Early Treatment Options
In the early stages of knee osteoarthritis, the cartilage tissue is not yet completely damaged and the treatments are aimed at preserving the existing cartilage tissue. These treatment options can be summarized as regulation of daily life activities, physiotherapy, PRP and stem cell injections and arthroscopic surgeries. The goal is to reduce pain, maintain the range of motion, slow down or stop the osteoarthritis process, and even achieve recovery.
Regulation of Daily Life Activities
Joint health is possible with movement, the disease will gradually progress in non-moving joints.
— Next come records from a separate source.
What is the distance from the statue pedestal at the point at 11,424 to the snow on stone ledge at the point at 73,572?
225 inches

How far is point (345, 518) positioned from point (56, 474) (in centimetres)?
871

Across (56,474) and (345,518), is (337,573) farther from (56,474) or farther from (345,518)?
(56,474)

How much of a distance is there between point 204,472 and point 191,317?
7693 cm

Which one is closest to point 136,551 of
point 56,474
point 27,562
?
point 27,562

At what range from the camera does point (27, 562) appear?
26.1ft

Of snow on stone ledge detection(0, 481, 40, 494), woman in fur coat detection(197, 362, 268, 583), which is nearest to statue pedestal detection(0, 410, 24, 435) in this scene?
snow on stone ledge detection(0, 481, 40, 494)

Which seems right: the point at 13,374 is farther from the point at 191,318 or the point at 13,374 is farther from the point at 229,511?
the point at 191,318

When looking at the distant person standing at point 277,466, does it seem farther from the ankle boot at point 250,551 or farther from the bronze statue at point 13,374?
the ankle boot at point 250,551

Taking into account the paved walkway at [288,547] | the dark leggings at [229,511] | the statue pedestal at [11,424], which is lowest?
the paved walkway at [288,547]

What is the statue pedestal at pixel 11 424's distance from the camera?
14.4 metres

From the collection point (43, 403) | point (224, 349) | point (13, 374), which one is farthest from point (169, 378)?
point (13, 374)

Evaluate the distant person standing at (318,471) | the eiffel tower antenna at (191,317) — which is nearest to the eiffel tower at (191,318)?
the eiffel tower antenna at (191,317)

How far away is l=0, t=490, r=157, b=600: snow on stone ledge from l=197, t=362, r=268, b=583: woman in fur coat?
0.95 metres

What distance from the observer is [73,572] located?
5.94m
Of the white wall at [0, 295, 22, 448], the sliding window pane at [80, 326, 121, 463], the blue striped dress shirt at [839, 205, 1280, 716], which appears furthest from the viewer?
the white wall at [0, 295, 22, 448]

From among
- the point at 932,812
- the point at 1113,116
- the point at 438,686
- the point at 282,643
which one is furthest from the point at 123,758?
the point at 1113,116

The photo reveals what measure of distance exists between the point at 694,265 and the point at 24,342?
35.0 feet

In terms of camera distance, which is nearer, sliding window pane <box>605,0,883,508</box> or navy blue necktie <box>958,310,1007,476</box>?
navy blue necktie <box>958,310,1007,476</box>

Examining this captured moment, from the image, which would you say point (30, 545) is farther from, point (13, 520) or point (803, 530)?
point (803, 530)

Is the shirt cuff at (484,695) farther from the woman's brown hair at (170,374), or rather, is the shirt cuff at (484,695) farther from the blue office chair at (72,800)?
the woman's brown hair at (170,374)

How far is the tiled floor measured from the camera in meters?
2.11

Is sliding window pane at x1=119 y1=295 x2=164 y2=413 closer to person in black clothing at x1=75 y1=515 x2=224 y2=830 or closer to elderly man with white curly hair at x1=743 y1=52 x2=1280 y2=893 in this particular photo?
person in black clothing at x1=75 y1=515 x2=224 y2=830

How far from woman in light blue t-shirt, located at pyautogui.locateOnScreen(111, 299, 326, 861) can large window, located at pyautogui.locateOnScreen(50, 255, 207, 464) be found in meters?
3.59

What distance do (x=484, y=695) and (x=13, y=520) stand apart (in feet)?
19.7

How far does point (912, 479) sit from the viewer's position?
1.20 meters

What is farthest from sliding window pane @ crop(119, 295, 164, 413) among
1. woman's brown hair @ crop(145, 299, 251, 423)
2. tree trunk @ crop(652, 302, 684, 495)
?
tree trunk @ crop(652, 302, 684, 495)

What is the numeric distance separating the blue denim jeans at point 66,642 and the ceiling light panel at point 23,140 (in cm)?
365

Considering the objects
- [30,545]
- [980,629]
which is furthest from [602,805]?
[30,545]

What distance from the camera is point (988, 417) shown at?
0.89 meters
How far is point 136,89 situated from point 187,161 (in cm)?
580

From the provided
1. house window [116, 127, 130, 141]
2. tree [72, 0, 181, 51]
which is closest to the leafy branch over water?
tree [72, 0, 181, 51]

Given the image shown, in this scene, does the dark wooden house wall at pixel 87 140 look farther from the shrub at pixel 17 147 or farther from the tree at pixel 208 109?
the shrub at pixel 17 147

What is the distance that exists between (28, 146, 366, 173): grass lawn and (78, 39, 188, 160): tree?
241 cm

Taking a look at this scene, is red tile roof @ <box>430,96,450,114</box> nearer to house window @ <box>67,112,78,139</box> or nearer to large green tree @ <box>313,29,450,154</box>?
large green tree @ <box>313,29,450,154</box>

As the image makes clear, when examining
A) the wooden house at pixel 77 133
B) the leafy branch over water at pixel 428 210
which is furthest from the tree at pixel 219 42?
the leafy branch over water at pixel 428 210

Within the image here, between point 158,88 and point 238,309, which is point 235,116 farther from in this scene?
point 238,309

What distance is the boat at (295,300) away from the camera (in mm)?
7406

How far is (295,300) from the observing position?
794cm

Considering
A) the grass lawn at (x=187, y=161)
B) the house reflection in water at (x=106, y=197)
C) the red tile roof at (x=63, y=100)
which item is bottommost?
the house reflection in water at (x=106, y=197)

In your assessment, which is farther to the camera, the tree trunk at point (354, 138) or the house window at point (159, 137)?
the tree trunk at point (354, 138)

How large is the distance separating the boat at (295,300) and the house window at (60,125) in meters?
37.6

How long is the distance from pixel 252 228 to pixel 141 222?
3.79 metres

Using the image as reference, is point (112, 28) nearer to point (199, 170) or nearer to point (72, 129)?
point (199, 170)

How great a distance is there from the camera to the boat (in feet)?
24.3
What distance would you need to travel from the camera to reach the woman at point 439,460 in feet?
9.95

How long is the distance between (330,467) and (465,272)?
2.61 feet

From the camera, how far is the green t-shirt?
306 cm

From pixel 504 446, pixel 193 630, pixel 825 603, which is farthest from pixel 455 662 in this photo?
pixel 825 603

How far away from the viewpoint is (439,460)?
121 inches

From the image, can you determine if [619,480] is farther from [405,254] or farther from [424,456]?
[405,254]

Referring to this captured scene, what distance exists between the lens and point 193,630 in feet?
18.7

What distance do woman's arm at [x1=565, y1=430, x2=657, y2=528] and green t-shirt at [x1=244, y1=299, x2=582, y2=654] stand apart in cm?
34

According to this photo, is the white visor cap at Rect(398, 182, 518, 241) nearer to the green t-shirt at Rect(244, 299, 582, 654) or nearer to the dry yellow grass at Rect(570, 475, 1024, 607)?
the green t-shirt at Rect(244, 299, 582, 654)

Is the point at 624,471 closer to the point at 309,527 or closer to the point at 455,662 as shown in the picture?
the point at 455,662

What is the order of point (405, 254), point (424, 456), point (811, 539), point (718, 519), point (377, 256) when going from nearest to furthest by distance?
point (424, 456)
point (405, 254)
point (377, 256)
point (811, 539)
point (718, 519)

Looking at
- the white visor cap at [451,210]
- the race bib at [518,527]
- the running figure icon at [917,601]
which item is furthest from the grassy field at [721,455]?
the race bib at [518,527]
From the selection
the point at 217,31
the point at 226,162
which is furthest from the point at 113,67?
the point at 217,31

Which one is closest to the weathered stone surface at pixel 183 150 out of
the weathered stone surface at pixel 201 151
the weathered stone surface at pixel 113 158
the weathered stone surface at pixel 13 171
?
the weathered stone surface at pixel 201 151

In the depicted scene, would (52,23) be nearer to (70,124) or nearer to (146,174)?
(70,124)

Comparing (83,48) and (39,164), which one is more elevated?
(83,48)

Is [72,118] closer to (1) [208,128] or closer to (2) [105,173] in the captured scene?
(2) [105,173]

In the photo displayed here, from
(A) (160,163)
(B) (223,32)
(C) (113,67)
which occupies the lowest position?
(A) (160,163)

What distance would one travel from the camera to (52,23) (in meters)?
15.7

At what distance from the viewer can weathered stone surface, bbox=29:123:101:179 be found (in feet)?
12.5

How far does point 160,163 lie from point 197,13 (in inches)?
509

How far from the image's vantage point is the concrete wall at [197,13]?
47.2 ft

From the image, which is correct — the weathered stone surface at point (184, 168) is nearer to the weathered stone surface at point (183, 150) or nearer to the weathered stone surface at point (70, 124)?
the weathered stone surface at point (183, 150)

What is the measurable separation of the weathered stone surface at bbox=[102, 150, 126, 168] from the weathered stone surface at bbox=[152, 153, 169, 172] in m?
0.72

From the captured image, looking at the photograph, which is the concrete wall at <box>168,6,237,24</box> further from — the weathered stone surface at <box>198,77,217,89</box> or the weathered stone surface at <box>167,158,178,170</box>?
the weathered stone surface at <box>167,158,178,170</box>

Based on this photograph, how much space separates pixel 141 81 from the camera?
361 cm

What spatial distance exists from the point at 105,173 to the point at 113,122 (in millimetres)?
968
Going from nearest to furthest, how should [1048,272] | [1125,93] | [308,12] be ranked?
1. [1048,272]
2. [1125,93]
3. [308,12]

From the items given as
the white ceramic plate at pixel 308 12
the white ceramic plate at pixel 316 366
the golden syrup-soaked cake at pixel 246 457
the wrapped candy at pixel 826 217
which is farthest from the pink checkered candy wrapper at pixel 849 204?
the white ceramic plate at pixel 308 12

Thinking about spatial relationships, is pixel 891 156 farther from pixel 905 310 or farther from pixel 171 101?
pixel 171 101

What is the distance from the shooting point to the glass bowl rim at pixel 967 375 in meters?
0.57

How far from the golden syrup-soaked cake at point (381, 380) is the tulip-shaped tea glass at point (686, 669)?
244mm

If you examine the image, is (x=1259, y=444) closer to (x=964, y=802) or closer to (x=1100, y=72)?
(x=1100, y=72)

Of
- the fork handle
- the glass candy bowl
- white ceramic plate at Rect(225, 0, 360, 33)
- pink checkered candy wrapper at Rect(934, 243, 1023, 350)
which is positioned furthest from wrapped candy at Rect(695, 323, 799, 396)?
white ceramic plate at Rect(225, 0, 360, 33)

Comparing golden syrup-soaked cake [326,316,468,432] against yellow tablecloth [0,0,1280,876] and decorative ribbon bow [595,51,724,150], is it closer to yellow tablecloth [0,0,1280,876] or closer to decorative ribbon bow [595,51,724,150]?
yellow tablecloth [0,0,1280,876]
Therefore, move as much as possible. Excess weight will increase the load on the joint and further the cartilage damage, which will increase pain and the limitation of movement. That is why it is necessary to maintain your current weight and, if possible, to lose weight. It is useful to use the arms while squatting and straightening or sitting down and getting up to prevent too much load on the knees. It is also necessary to avoid carrying heavy loads, walking and standing for long periods of time. Soft-soled and flat-heeled shoes should be worn.
Physiotherapy in Knee Arthritis
These methods are practiced by physiotherapists. Your doctor will follow you throughout the process and re-evaluate you at the end of the treatment. Physiotherapy methods include hot or cold applications, electrotherapy (TENS, electrical stimulation, etc.), ultrasound therapy, short wave therapy and personalized exercises. The duration, intensity and frequency of these exercises vary according to which stage you are in the calcification process. The point to remember is; These exercises should continue to be performed regularly at home even after the physical therapy process is over. Otherwise, the well-being provided by physiotherapy will not continue, and the calcification disease will continue to progress in its own rhythm.